April 18, 2023 – A new federal research project aims to answer lingering questions about long COVID using mobile monitoring devices to help track the condition.
The federally funded RECOVER Initiative expects to give out 10,000 sensors to people with long COVID to collect data in real time.
The hope is that researchers will be able to provide doctors, and patients, with a wealth of information to address gaps in knowledge about long COVID.
The project takes advantage of the approach other researchers have used to track patients’ health data on heart rate, exercise, and more using mobile monitoring devices, such as Fitbits, smartwatches, and other remote sensors.
Researchers believe the initiative could be particularly useful for people with long COVID – whose symptoms come and go. They can use a wristband sensor to passively collect data in real time.
For a condition defined by its symptoms, that kind of data promises to be useful, experts said.

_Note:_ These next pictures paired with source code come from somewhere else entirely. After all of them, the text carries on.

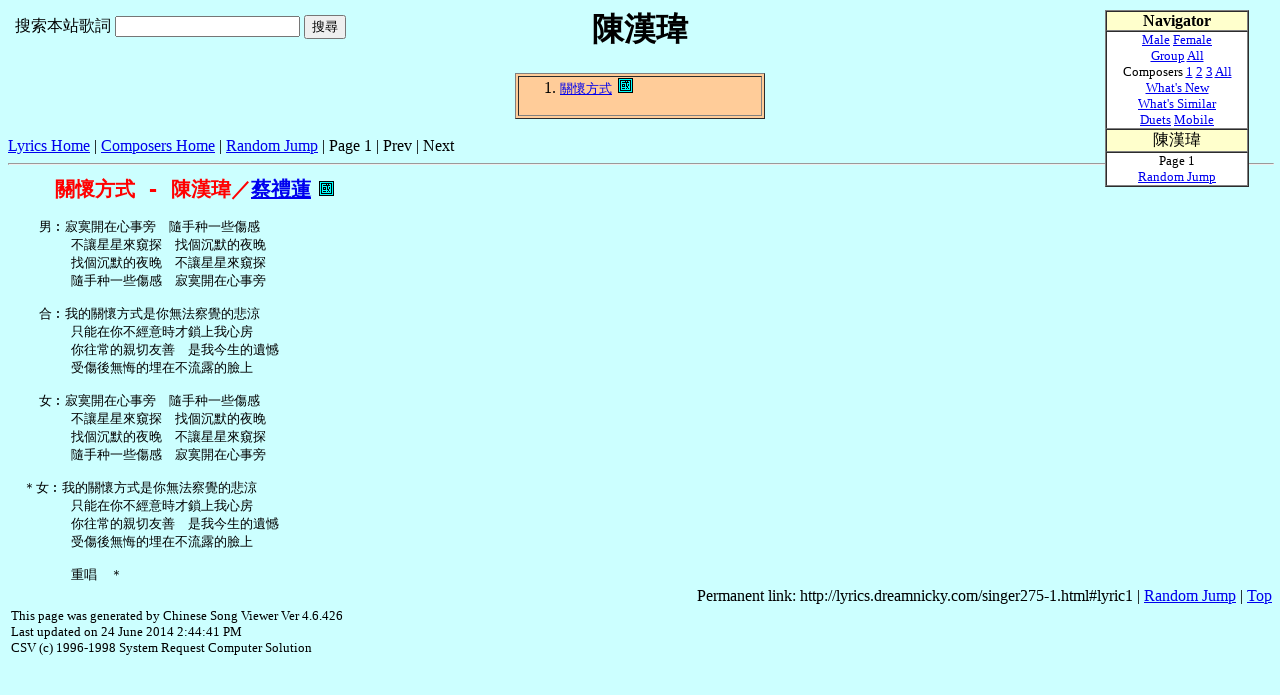

--- FILE ---
content_type: text/html
request_url: https://lyrics.dreamnicky.com/singer275-1.html
body_size: 1822
content:
<html>
<head><meta http-equiv="content-type" content="text/html; charset=big5">
<link rel="icon" href="favicon.ico" type="image/x-icon">
<title>陳漢瑋歌詞</title>
<script language=javascript>
function jump() { var s=Math.round(Math.random()*933)+1; window.location='singer'+s+'-1.html'; }
NS_ActualOpen=window.open;
function NS_NullWindow(){this.window;}
function NS_NewOpen(url,nam,atr){return(new NS_NullWindow());}
window.open=NS_NewOpen;
</script></head>
<body text=#000000 bgcolor=#CCFFFF link=#0000EE vlink=#551A8B alink=#FF0000>
<center>
<a name=top></a><h1>陳漢瑋</h1></center>
<form action=search.html id="cse-search-box">
  <div style="position: absolute; width: 400px; z-index: 0; left: 15px; top: 15px;">
    &#25628;&#32034;&#26412;&#31449;&#27468;&#35422;
    <input type=hidden name="cx" value="partner-pub-8891026913750940:165mrr3wvw1" />
    <input type=hidden name="cof" value="FORID:9" />
    <input type=hidden name="ie" value="big5" />
    <input type=text name="q" size=21 />
    <input type=submit name="sa" value="&#x641c;&#x5c0b;" />
  </div>
</form>
<script type="text/javascript" src="http://www.google.com.tw/cse/brand?form=cse-search-box&amp;lang=zh-Hant"></script>
<center><table border cols=1 width=250 bgcolor=#FFCC99>
<tr><td><ol start=1>
<li><font size=-1><a href=#lyric1>關懷方式</a>&nbsp;&nbsp;<img src=m.gif>&nbsp;&nbsp;&nbsp;&nbsp;&nbsp;&nbsp;</font>
</ol></td></tr>
</table></center>
<br><a href=index.html>Lyrics Home</a> | <a href=writer-1.html>Composers Home</a> | <a href=# onclick=jump();>Random Jump</a> | Page
1
|&nbsp;Prev&nbsp;|&nbsp;Next<br>
<script type=text/javascript><!--
google_ad_client="pub-8891026913750940";
google_ad_slot="2404617836";
google_ad_width=728;
google_ad_height=15;
//-->
</script>
<script type=text/javascript src=http://pagead2.googlesyndication.com/pagead/show_ads.js></script>
<hr width=100%>
<a name=lyric1></a>
<table><tr>
<td valign=top>
<script type=text/javascript><!--
google_ad_client="pub-8891026913750940";
google_ad_slot="4216576695";
google_ad_width=160;
google_ad_height=600;
//-->
</script>
<script type=text/javascript src=http://pagead2.googlesyndication.com/pagead/show_ads.js></script>
</td>
<td valign=top><pre>
     <font size=+2 color=#FF0000><b>關懷方式 - 陳漢瑋／<a href=singer401-1.html>蔡禮蓮</a></b></font> <img src=m.gif>

   男︰寂寞開在心事旁　隨手种一些傷感
       不讓星星來窺探　找個沉默的夜晚
       找個沉默的夜晚　不讓星星來窺探
       隨手种一些傷感　寂寞開在心事旁

   合︰我的關懷方式是你無法察覺的悲涼
       只能在你不經意時才鎖上我心房
       你往常的親切友善　是我今生的遺憾
       受傷後無悔的埋在不流露的臉上

   女︰寂寞開在心事旁　隨手种一些傷感
       不讓星星來窺探　找個沉默的夜晚
       找個沉默的夜晚　不讓星星來窺探
       隨手种一些傷感　寂寞開在心事旁

 ＊女︰我的關懷方式是你無法察覺的悲涼
       只能在你不經意時才鎖上我心房
       你往常的親切友善　是我今生的遺憾
       受傷後無悔的埋在不流露的臉上

       重唱　＊
</pre></td></tr></table>
<div align=right>Permanent link:
http://lyrics.dreamnicky.com/singer275-1.html#lyric1
| <a href=# onclick=jump();>Random Jump</a> | <a href=#top>Top</a></div>
<script type=text/javascript><!--
google_ad_client="pub-8891026913750940";
google_ad_slot="2404617836";
google_ad_width=728;
google_ad_height=15;
//-->
</script>
<script type=text/javascript src=http://pagead2.googlesyndication.com/pagead/show_ads.js></script>
<table width=100%><tr><td>
<small>
This page was generated by Chinese Song Viewer Ver 4.6.426
<br>Last updated on 24 June 2014 2:44:41 PM
<br>CSV (c) 1996-1998 System Request Computer Solution
</small>
</td><td align=right>
<!-- Start of StatCounter Code -->
<script type="text/javascript" language="javascript">
var sc_project=1272824; 
var sc_invisible=0; 
var sc_partition=11; 
var sc_security="1db295a7"; 
</script>
<script type="text/javascript" language="javascript" src="http://www.statcounter.com/counter/counter.js"></script><noscript><a href="http://www.statcounter.com/" target="_blank"><img  src="http://c12.statcounter.com/counter.php?sc_project=1272824&amp;java=0&amp;security=1db295a7&amp;invisible=0" alt="web stats" border="0"></a> </noscript>
<!-- End of StatCounter Code -->
</td></tr></table>
<script>
if (!document.layers)
document.write('<div id="divStayTopLeft" style="position:absolute">')
</script>
<layer id="divStayTopLeft">
<table border=1 width=130 cellspacing=0 cellpadding=0>
<tr><td bgcolor=#FFFFCC><p align=center><b>Navigator</b></td></tr>
<tr><td bgcolor=#FFFFFF><center><font size=2>
<a href=male.html>Male</a> <a href=female.html>Female</a><br>
<a href=group.html>Group</a> <a href=index.html>All</a><br>
Composers <a href=writer-1.html>1</a> <a href=writer-2.html>2</a>
<a href=writer-3.html>3</a> <a href=writer.html>All</a><br>
<a href=new.html>What's New</a><br>
<a href=similar.html>What's Similar</a><br>
<a href=duets-1.html>Duets</a>
<a href=avantgo.html>Mobile</a>
</font></center></td></tr>
<tr><td bgcolor=#FFFFCC><center>陳漢瑋</center></td></tr><tr><td bgcolor=#FFFFFF>
<div style="border:0px  solid; width:140px; overflow:hidden;">
<center><font size=2>
Page 1<br>
<a href=# onclick=jump();>Random Jump</a>
<script type=text/javascript><!--
google_ad_client="pub-8891026913750940";
google_ad_slot="3615439777";
google_ad_width=120;
google_ad_height=90;
//-->
</script>
<script type=text/javascript src=http://pagead2.googlesyndication.com/pagead/show_ads.js></script>
</center></font></div></td></tr>
</table></layer>
<script>
/*
Floating Menu script-  Roy Whittle (http://www.javascript-fx.com/)
Script featured on/available at http://www.dynamicdrive.com/
*/
var verticalpos = "fromtop"
if (!document.layers)
document.write('</div>')
</script>
<script language=javascript src=float.js></script>
</body>
</html>


--- FILE ---
content_type: text/javascript
request_url: https://lyrics.dreamnicky.com/float.js
body_size: 246
content:
function JSFX_FloatTopDiv()
{
	var ns = (navigator.appName.indexOf("Netscape") != -1);
	var startX = ns ? window.innerWidth : document.body.offsetWidth;
	if (startX < 480) { startX = 480; } else { startX -= 175; }
	startY = 10;
	var d = document;
	function ml(id)
	{
		var el=d.getElementById?d.getElementById(id):d.all?d.all[id]:d.layers[id];
		if(d.layers)el.style=el;
		el.sP=function(x,y){this.style.left=x;this.style.top=y;};
		el.x = startX;
		if (verticalpos=="fromtop")
		el.y = startY;
		else{
		el.y = ns ? pageYOffset + innerHeight : document.body.scrollTop + document.body.clientHeight;
		el.y -= startY;
		}
		return el;
	}
	window.stayTopLeft=function()
	{
		if (verticalpos=="fromtop"){
		var pY = ns ? pageYOffset : document.body.scrollTop;
		ftlObj.y += (pY + startY - ftlObj.y)/8;
		}
		else{
		var pY = ns ? pageYOffset + innerHeight : document.body.scrollTop + document.body.clientHeight;
		ftlObj.y += (pY - startY - ftlObj.y)/8;
		}
		ftlObj.sP(ftlObj.x, ftlObj.y);
		setTimeout("stayTopLeft()", 10);
	}
	ftlObj = ml("divStayTopLeft");
	stayTopLeft();
}
JSFX_FloatTopDiv();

But not everyone has room in their budget for a smartwatch or a fitness tracker. Until recently, most clinical trials were BYOD: Bring your own device. At a time when researchers are trying to make sure that clinical trials reflect the diversity of the population, that leaves a lot of people out.
So researchers are starting to supply subjects with their own monitors. The RECOVER Initiative expects to give out 10,000 sensors to people who are eligible based on race/ethnicity, income, and other demographic factors (rural residents for example). After 2 months, all people in the RECOVER study over the age of 13 will be eligible for the sensors.
The federal program builds on earlier research at places like The Scripps Institute, a center of research into remote monitoring. The institute supplied 7,000 monitors to people in an arm of the All of Us study, a 5-year-old multi-site cohort that aims to collect medical information from 1 million people.
The devices went to people who have been historically underrepresented in biomedical research, said Scripps researchers, who plan to give out more this year.
Last month, Vanderbilt University researchers published a study on the tracking data that found a significant post-COVID-19 drop in physical activity. But the data is incomplete because many people can’t always afford these devices. Most of the people in the study were “White, young, and active,” they wrote.
Researchers at an “All of Us” site at Vanderbilt University, which also used a Bring your Own Device approach, realized that they produced biased results. They reported their findings at the Pacific Symposium on Biocomputing in January.
“[The] majority of participants who provided Fitbit data reported being white and employed for wages,” they said. “However, these data represent participants who had their own Fitbit devices and consented to share EHR [electronic health record] data.”
Their solution: The program has begun providing Fitbit devices to all study participants who do not own one or cannot afford one.
Now, the web page for the All of Us study asks visitors to “Learn about the All of Us WEAR study. You could get a Fitbit at no cost! … As a part of the WEAR Study, you could receive a new Fitbit to wear at no cost to you. All of Us will be able to get the data the Fitbit collects. This data may help us understand how behavior impacts health.”
Jennifer Radin, PhD, an epidemiologist at Scripps Research Translational Institute, is heading up the DETECT Study, which is a remote monitoring research project that has enrolled over 40,000 people who have their own sensors – be it a smartwatch or Fitbit. She was looking at remote monitoring for disease before COVID emerged.
Radin said she began researching remote sensing after working in public health and dealing with outdated data collection systems.
“They typically rely on case reports that are recorded by pen and paper and faxed or mailed in,” she said. “Then, they have to be entered into a database."
DETECT collects data on resting heart rate, which is unique to every person, and activity levels. Both measures are meaningful for those with long COVID. Her research found differences in sleep, heart rate, and activity between those with COVID and those without.
Along with offering objective data on a subject’s response to the infection, she said, the data collection can be long-term and continuous.
Joseph Kvedar, MD, is a Harvard Medical School researcher and the editor of NPJ Digital Medicine. He’s been studying digital health systems and called clinical research a “beachhead” for the use of data from monitors. But he also said problems remain that need to be worked out. The quality of the devices and their Bluetooth connections are better. But different devices measure different things, and a counted step can vary from person to person, he said. And the problems of the early days of electronic health records have not been fully resolved.
“We haven’t gotten to this universal language to connect all these things and make them relevant,“ he said.
The All of Us researchers are working with the RECOVER project to address some of those issues. Usually not focused on a single condition, the All of Us researchers are testing a machine-learning approach for identifying long COVID.